長野県のニュース

全国学力テスト 3割「見直しを」 県内77市町村教委

 本年度で10回目を迎えた全国学力・学習状況調査(全国学力テスト)について、県内77市町村教育委員会の3割に当たる22教委が、実施の在り方を見直す必要があると考えていることが24日、信濃毎日新聞の取材で分かった。自治体や学校間の競争をあおったり、序列化につながりかねない点が主な理由。具体的な見直し内容としては、全員参加から抽出方式や、毎年から隔年の実施にそれぞれ変更することなどを挙げている。

 文部科学省が28日に本年度の全国学力テストの結果を公表するのを前に、県内の各市町村教委の教育長や担当課長らに聞き取り調査を行った。「全国学力テストの在り方を見直す必要があると思うか」との質問に「ある」「ない」のいずれかで回答するよう求め、その理由を併せて尋ねた。
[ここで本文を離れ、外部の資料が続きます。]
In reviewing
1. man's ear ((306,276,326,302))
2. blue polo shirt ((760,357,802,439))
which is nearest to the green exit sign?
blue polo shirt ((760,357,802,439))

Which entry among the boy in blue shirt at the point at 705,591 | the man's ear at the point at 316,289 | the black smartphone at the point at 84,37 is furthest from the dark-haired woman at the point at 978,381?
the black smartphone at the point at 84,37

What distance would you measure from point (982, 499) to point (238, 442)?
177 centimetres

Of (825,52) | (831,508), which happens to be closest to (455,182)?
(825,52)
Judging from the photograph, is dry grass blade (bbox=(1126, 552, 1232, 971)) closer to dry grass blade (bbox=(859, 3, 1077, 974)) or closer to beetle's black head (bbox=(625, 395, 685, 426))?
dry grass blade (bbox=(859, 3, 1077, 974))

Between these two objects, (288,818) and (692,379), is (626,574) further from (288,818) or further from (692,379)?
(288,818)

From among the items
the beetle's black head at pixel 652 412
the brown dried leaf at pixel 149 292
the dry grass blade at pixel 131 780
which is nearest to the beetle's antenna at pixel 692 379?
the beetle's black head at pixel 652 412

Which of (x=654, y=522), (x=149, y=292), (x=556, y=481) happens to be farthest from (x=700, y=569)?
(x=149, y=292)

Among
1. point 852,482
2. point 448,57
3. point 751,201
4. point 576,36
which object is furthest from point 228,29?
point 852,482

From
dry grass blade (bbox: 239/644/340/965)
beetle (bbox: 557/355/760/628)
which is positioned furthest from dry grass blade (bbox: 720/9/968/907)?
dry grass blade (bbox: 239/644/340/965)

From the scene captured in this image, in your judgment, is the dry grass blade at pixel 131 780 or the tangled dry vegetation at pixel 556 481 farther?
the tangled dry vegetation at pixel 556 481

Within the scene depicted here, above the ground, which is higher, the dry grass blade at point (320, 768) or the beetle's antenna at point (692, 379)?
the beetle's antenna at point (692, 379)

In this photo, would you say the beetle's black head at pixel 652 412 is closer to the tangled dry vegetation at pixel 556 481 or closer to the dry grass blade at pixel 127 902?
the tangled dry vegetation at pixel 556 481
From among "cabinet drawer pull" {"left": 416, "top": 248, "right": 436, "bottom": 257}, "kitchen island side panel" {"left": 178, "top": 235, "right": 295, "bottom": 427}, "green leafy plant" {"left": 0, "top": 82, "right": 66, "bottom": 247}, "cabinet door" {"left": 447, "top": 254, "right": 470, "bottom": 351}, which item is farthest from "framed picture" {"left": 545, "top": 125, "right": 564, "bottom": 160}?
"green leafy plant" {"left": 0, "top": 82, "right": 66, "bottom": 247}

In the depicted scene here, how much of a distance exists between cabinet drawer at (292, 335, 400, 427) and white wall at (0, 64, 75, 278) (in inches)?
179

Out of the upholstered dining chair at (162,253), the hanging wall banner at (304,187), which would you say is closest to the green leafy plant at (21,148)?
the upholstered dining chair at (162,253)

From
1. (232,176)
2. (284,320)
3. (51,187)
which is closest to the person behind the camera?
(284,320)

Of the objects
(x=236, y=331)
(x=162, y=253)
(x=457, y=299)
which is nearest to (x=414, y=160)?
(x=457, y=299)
 「ある」と回答したのは22教委、「ない」と答えたのは52教委。飯田市と諏訪郡原村、下伊那郡大鹿村の各教委は「どちらともいえない」だった=表。

 全国学力テストの実施目的について文科省は「全国的な児童生徒の学力や学習状況を把握・分析し、教育施策の成果と課題を検証し、その改善を図る」としている。これに対し、「見直す必要がある」と答えた教委は「実施目的から抽出方式で良い」(飯山市教委)、「例年ほぼ同じ傾向が見られるため、隔年実施で良い」(東筑摩郡筑北村教委)などと指摘した。加えて、複数の教委が「点数のみが注目され、序列化や過度の競争が生じる恐れがある」と懸念を示した。

 一方、見直す必要がないとする市町村教委は「学力向上や授業改善に役立っている」ことなどを理由に挙げた。このうち、塩尻市教委は「小中学生の学力や学習状況を詳細に把握、分析でき、教育指導の充実に役立っている」と評価した。全国学力テストが定着している点や、継続性を重視する教委も多かった。

 全国学力テストは、東日本大震災の影響で事実上実施できなかった2011年度を除き、本年度で10回目の節目となった。文科省は、来年度以降も全員参加で行うのが適当との考えを示している。